Belgium's police have taken into custody three suspects suspected of planning an assault on the country's premier, Bart de Wever.
Prosecutors labeled the alleged plan as a "jihadist-inspired terrorist attack" targeting the PM and other elected representatives.
During searches conducted in Deurne, Antwerp, close to the prime minister's personal dwelling, authorities uncovered a suspected improvised explosive device and indications that the suspects were preparing to employ a UAV.
While the intended targets of the assault were not publicly identified by the legal authorities, Deputy Prime Minister Maxime Prevot revealed that the prime minister was among them.
"Information of a intended strike aimed at Prime Minister Bart de Wever is deeply alarming," Prevot wrote in a post on X on the day of the arrests.
"This underscores that we are confronting a serious extremist danger and that we have to keep watchful," he added.
The three people taken into custody on allegations of plotting a terrorist killing and engagement in the operations of a terrorist group all live in the Antwerp region, as stated by the prosecutor's office. They were with years of birth in the early 2000s.
By late Thursday, one person was released, while the remaining two were under interrogation and expected to be presented before a court on the following day.

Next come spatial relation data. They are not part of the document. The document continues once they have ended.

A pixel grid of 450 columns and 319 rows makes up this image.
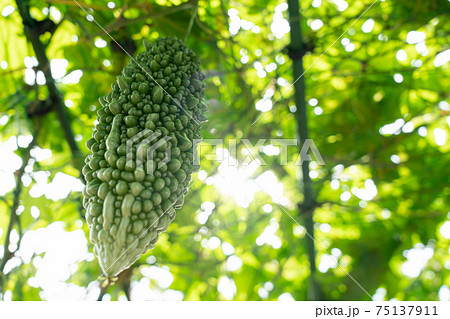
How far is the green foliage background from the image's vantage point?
4.67 feet

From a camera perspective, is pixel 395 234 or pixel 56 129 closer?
pixel 56 129

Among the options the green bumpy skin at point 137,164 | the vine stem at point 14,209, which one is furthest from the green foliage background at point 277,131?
the green bumpy skin at point 137,164

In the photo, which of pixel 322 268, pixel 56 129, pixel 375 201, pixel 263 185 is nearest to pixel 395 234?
pixel 375 201

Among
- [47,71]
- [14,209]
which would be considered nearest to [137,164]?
[47,71]

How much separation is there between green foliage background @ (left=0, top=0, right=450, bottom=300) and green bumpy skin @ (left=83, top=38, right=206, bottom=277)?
0.40 m

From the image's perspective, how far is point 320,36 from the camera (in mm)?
1458

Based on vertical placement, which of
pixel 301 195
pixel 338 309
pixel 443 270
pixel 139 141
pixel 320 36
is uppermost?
pixel 139 141

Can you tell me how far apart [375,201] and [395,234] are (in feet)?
0.61

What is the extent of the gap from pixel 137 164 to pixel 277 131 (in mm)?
1036

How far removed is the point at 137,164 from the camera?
780 mm

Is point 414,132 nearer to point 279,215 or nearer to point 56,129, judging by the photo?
point 279,215

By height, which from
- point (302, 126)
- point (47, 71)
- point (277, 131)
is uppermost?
point (47, 71)

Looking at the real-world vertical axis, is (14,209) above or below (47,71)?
below

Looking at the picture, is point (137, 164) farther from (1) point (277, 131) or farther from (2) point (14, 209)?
(1) point (277, 131)
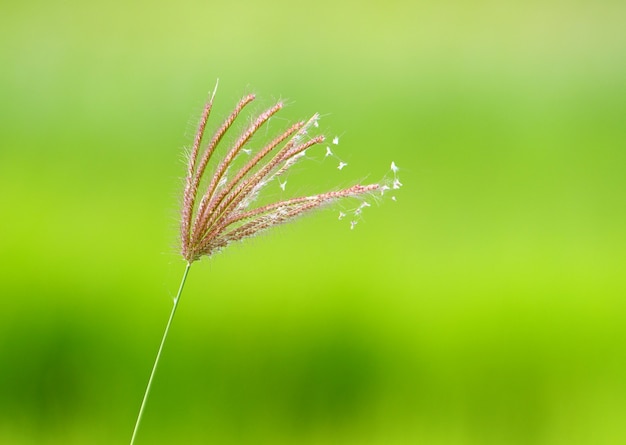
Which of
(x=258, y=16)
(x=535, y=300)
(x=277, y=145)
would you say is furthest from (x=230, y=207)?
(x=258, y=16)

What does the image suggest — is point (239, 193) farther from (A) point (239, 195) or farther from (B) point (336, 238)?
(B) point (336, 238)

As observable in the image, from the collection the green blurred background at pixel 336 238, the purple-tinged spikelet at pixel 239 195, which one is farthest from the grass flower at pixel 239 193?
the green blurred background at pixel 336 238

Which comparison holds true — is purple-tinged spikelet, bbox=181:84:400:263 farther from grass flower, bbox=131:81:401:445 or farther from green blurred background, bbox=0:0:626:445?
green blurred background, bbox=0:0:626:445

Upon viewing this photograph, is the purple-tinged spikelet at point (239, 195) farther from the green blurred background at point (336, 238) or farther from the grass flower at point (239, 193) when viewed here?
the green blurred background at point (336, 238)

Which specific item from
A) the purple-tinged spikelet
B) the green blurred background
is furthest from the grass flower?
the green blurred background

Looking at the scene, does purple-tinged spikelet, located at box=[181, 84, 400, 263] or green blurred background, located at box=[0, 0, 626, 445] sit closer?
purple-tinged spikelet, located at box=[181, 84, 400, 263]

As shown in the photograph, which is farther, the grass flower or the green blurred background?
the green blurred background
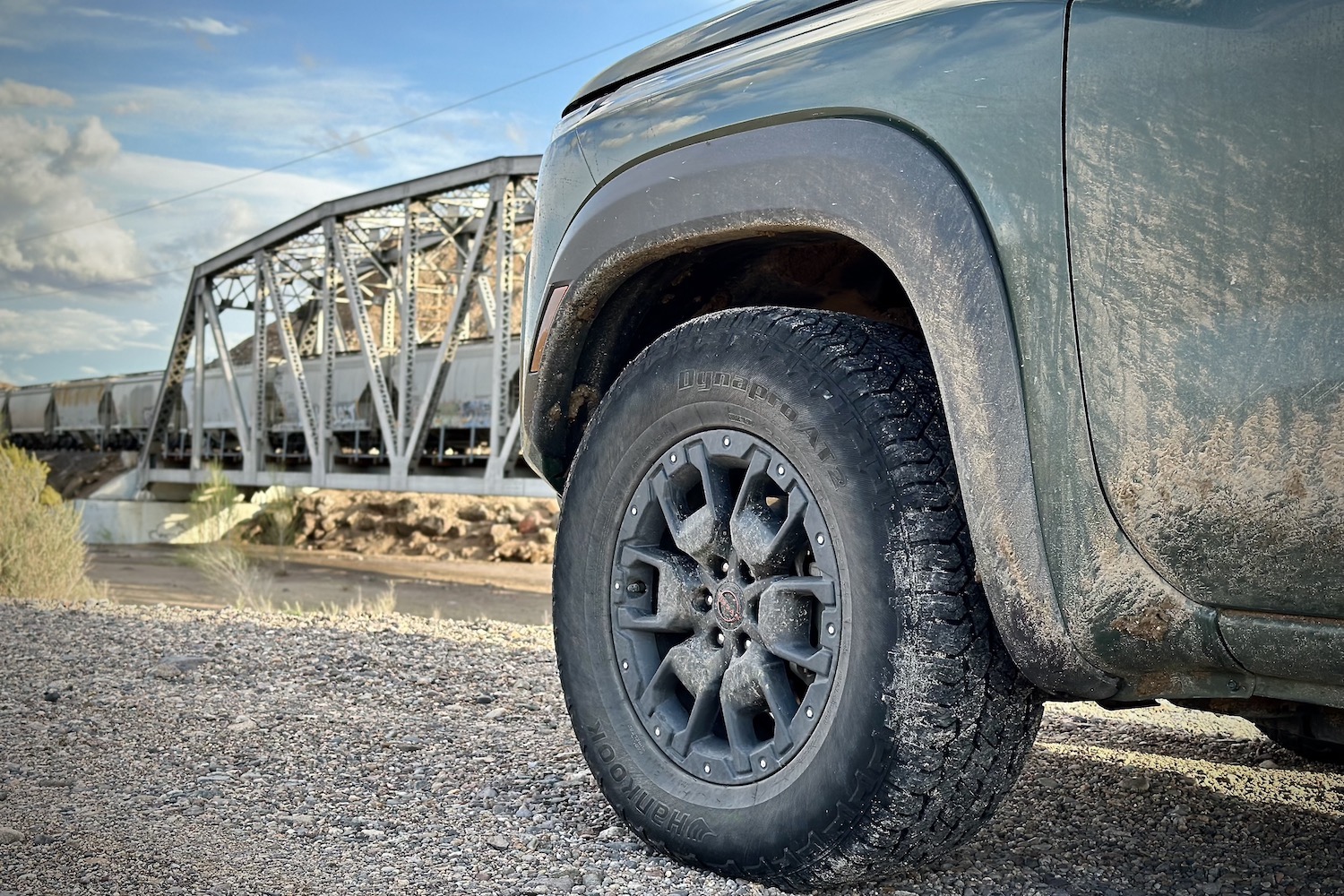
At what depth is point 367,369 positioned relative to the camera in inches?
928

Legal authorities said that the accused were taken into custody after a court official ordered raids of their dwellings in the location by law enforcement backed by explosive sniffer dogs.
Throughout these searches that they discovered a item which appeared to be an IED, legal representative Ann Fransen said at a press conference on Thursday.
Searches also found a collection of ball bearings and a 3D printer, with signs of drone weaponization plans, she noted.
The prosecutor stated that there had been 80 extremist probes opened in the nation in the current year - surpassing the overall count of cases in the previous year.
During the spring, five people were sentenced for a 2023 plot to attack the prime minister while he was holding the position of the mayor of Antwerp.